With endowments such as this, maybe the State legislature, who is supposed to provide funding for maintenance in ALL state buildings, will stop crying for someone else to "fix" the problem. Thank goodness the media reported the condition of the "crumbling classrooms." And finally, thank goodness the University of Kansas has adopted this idea of funding for future maintenance when a new building is built!

penguin 7 years, 3 months ago

I like how everyone thinks this was KU's idea. It was not.

The Board of Regents last year made this a sort of policy last year. They set forth the requirement that any new buildings must have a deferred maintenance plan of sorts. This requirement might not yet be adopted as part of board policy, but it was being worked in. Therefore, new University buildings without a maintenance plan would essentially be rejected by the BOR.This was how the BOR stepped around the argument that this would be a never-ending problem at the state universities. As many of you might remember that was one of the key arguments against attacking the deferred maintenance problem. Ahh how short people's memories are on these issues.

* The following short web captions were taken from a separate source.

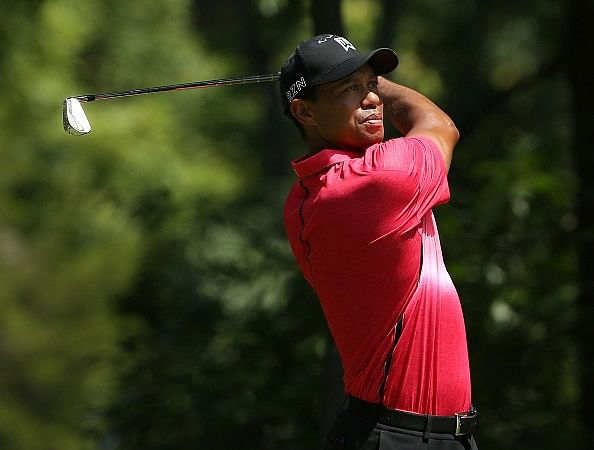 Video: Tiger Woods hits an incredible recovery shot at Quicken Loans National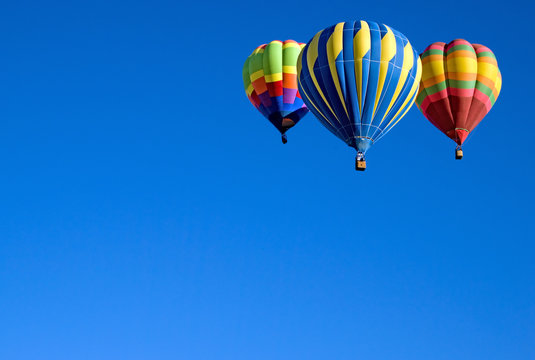 3 Colorful Balloons against a blue Utah sky.
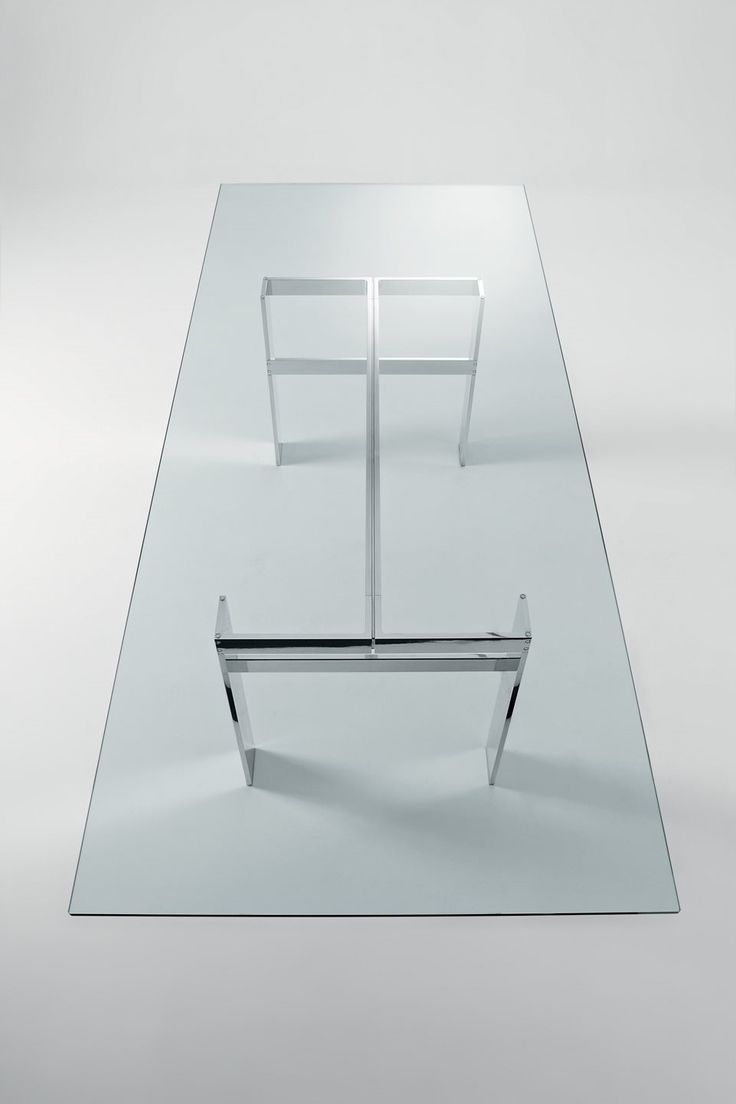 info: shop@coro.it  Still, Table in tempered transparent glass. Bright aluminium or hand-brushed aluminium in the colours black or titanium grey metal parts. Designed by Carlo Colombo for Gallotti&Radice.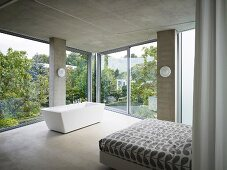 Corner of a sleeping area with free standing bathtub in front of a panoramic window in a contemporary concrete house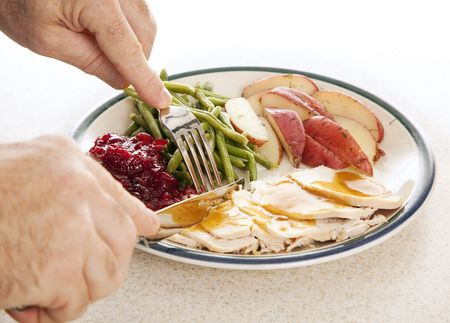 Man's hands eating a delicious turkey dinner for Thanksgiving or other meal.   Stock Photo - 5550523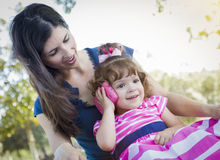 Mother and Cute Baby Daughter Playing with Cell Phone Royalty Free Stock Photography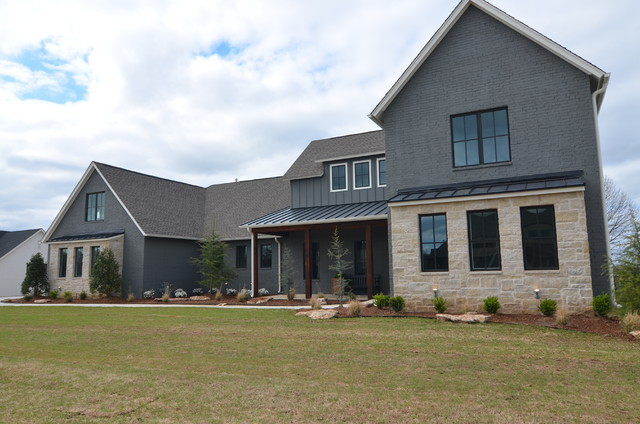 Example of an island style exterior home design in Other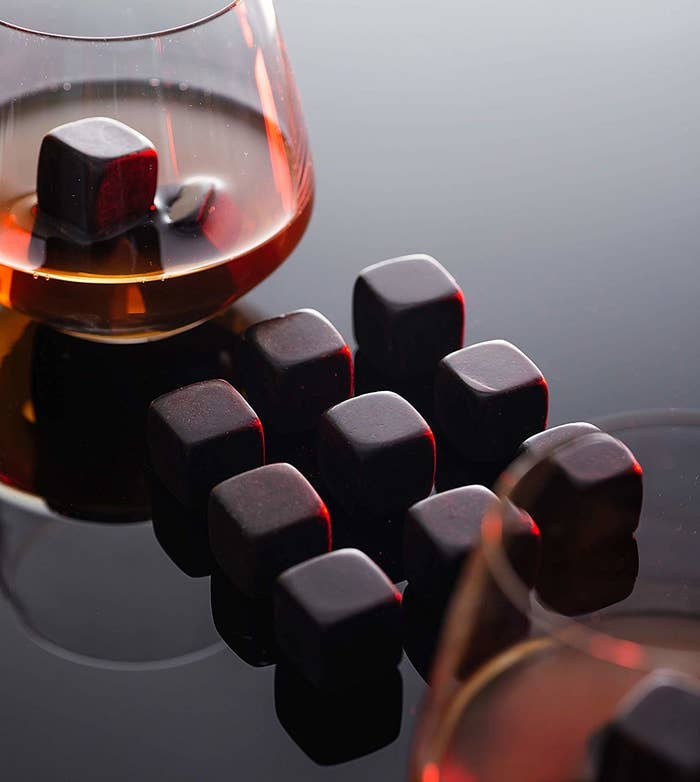 The black cubes next to a glass of whiskey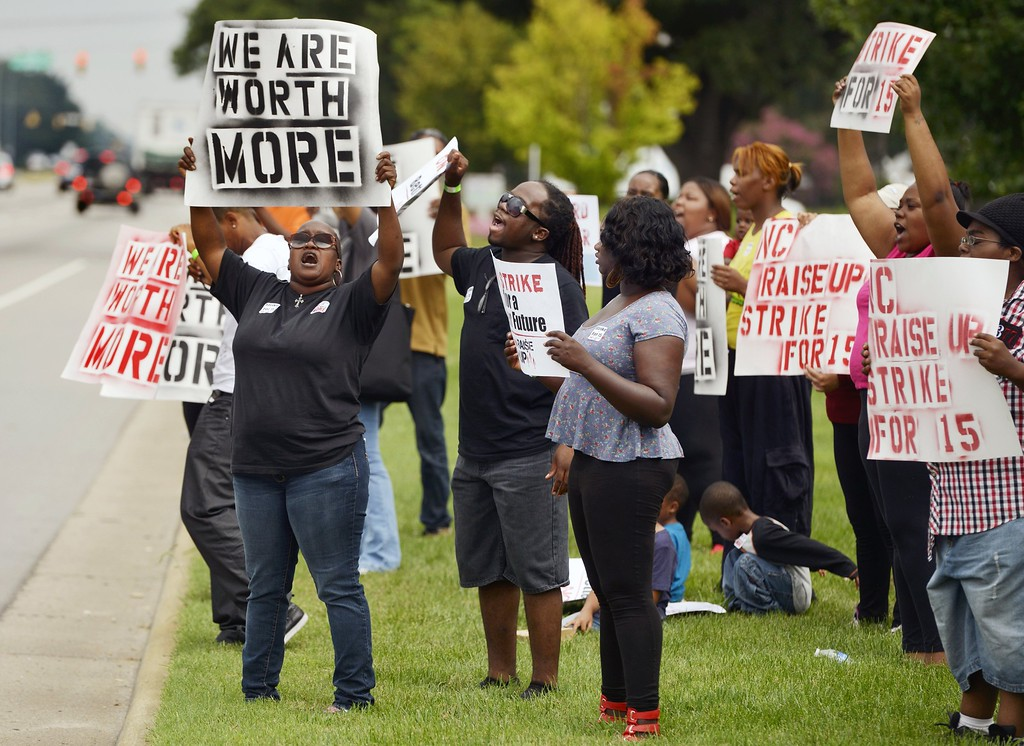 Description of . Protesters line a portion of the 4600 block of Capitol Blvd. in Raleigh, North Carolina, at a rally calling for a $15-an-hour wage for fast-food workers, Thursday, August 29, 2013. The rally is one of several nationally. (Scott Sharpe/Raleigh News & Observer/MCT)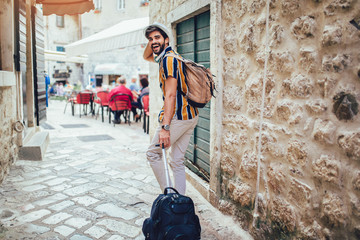 Handsome bearded tourist with backpack is making travel across city. Papier Peint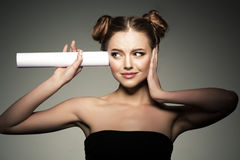Beautiful girl listens in the paper roll. Woman couting news and Stock Photo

shockchalk 7 years, 3 months ago

I like how everyone thinks this didn't have anything to do with KU. At all costs, let's make sure we continue to blame the State universities for the legislatures lack of planning. As many of you might remember, Reggie Robinson, a BOR member, was a KU administrator prior to his appointment. KU has been meeting with the BOR about this never-ending problem for years, not just this past legislative session. Ahh, how short people's facts are on these issues.

shockchalk 7 years, 3 months ago

At least KU is trying to fix the problem instead of sticking their heads in the sand like the State legislature did for years!

imastinker 7 years, 3 months ago

Universities are the problem, not legislature. Why should taxpayers have to keep paying for these buildings all voer campus when we have a maintenance backlog? We have this going up, a pharmacy building on west campus, , the football building, the Multicultural resource center, whatever they are doing up there with the gateways and guard shacks on the road.

Did I miss anything?

shockchalk 7 years, 3 months ago

The only thing you missed was the truth and the real jproblem which is the LEGISLATURE, NOT the University of Kansas. The little guardshack will disappear soon and I think you could take it to the mountains if you can talk them into it. The new guard shack already got smacked by a bus or it would probably be open.